● Records provided
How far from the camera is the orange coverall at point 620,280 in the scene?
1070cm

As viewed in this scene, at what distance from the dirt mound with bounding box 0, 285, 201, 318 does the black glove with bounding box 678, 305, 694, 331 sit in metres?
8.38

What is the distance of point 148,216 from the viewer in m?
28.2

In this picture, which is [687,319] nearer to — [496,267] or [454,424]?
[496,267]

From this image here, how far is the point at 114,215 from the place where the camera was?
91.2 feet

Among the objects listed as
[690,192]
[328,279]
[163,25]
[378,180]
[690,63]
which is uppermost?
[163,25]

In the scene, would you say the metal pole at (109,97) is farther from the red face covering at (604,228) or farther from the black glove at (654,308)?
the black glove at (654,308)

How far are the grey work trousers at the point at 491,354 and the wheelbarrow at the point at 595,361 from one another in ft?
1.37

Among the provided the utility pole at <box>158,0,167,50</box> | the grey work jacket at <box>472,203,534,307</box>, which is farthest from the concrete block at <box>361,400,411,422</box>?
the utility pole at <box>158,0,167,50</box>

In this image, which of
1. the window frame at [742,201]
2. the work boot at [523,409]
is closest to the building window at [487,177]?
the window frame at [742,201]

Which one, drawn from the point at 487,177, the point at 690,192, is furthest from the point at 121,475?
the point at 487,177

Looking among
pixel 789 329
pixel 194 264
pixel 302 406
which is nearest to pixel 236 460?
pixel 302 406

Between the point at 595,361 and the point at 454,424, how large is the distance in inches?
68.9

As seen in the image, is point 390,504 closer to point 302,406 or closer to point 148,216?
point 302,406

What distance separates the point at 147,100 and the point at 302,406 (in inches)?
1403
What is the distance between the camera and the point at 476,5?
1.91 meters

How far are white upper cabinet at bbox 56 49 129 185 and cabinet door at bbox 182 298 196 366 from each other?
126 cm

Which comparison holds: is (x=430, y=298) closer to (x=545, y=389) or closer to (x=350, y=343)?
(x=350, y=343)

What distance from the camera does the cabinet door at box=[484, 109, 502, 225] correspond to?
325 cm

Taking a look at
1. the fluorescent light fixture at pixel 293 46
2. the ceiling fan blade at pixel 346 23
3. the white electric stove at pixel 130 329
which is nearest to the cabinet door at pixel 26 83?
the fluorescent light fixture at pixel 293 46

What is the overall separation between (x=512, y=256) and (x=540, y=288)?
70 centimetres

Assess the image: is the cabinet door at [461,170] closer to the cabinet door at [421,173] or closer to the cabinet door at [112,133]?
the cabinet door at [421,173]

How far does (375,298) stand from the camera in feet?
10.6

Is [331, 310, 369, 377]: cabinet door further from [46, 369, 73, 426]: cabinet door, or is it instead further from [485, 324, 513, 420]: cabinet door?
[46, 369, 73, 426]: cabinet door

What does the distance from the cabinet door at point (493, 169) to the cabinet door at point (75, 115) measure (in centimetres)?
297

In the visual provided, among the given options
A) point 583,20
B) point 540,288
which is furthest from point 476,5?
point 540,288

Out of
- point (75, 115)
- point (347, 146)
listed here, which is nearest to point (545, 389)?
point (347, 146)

● What the exercise asks
Every entry in the listing must be retyped exactly.

● Task answer
How far from the camera is the orange coverall at point 620,280 in the scene?
1070cm

As viewed in this scene, at what distance from the dirt mound with bounding box 0, 285, 201, 318 does the black glove with bounding box 678, 305, 694, 331 sit in metres?
8.38

What is the distance of point 148,216 from the viewer in m?
28.2

In this picture, which is [687,319] nearer to — [496,267] or [454,424]?
[496,267]

From this image here, how far is the point at 114,215 from the place where the camera was?
91.2 feet

Among the objects listed as
[690,192]
[328,279]
[163,25]
[378,180]
[690,63]
which is uppermost?
[163,25]

In the scene, would you say the metal pole at (109,97) is farther from the red face covering at (604,228) or farther from the black glove at (654,308)?
the black glove at (654,308)

How far are the grey work trousers at the point at 491,354 and the wheelbarrow at the point at 595,361 from one another in ft?
1.37

Among the provided the utility pole at <box>158,0,167,50</box> | the grey work jacket at <box>472,203,534,307</box>, which is farthest from the concrete block at <box>361,400,411,422</box>?
the utility pole at <box>158,0,167,50</box>

In this image, which of
1. the window frame at [742,201]
2. the work boot at [523,409]
is closest to the building window at [487,177]?
the window frame at [742,201]

Which one, drawn from the point at 487,177, the point at 690,192, is furthest from the point at 121,475?
the point at 487,177

Looking among
pixel 789 329
pixel 194 264
pixel 302 406
which is nearest to pixel 236 460?
pixel 302 406

Between the point at 595,361 and the point at 454,424, how large is the distance in inches?
68.9

As seen in the image, is point 390,504 closer to point 302,406 or closer to point 148,216?
point 302,406

What distance separates the point at 147,100 and the point at 302,406 (in inches)?
1403
What is the distance between the camera and the point at 476,5?
1.91 meters

How far are white upper cabinet at bbox 56 49 129 185 and cabinet door at bbox 182 298 196 366 from each other?
126 cm

Which comparison holds: is (x=430, y=298) closer to (x=545, y=389) or closer to (x=350, y=343)?
(x=350, y=343)

What distance from the camera does the cabinet door at box=[484, 109, 502, 225] correspond to?
325 cm

Taking a look at
1. the fluorescent light fixture at pixel 293 46
2. the ceiling fan blade at pixel 346 23
3. the white electric stove at pixel 130 329
which is nearest to the cabinet door at pixel 26 83?
the fluorescent light fixture at pixel 293 46

What is the overall separation between (x=512, y=256) and (x=540, y=288)?
70 centimetres

Assess the image: is the cabinet door at [461,170] closer to the cabinet door at [421,173] or closer to the cabinet door at [112,133]?
the cabinet door at [421,173]

How far does (375,298) stand from the camera in feet?
10.6

Is [331, 310, 369, 377]: cabinet door further from [46, 369, 73, 426]: cabinet door, or is it instead further from [485, 324, 513, 420]: cabinet door?
[46, 369, 73, 426]: cabinet door

What does the distance from the cabinet door at point (493, 169) to the cabinet door at point (75, 115) measure (in centimetres)?
297

In the visual provided, among the given options
A) point 583,20
B) point 540,288
which is furthest from point 476,5?
point 540,288

Out of
- point (75, 115)
- point (347, 146)
listed here, which is nearest to point (545, 389)?
point (347, 146)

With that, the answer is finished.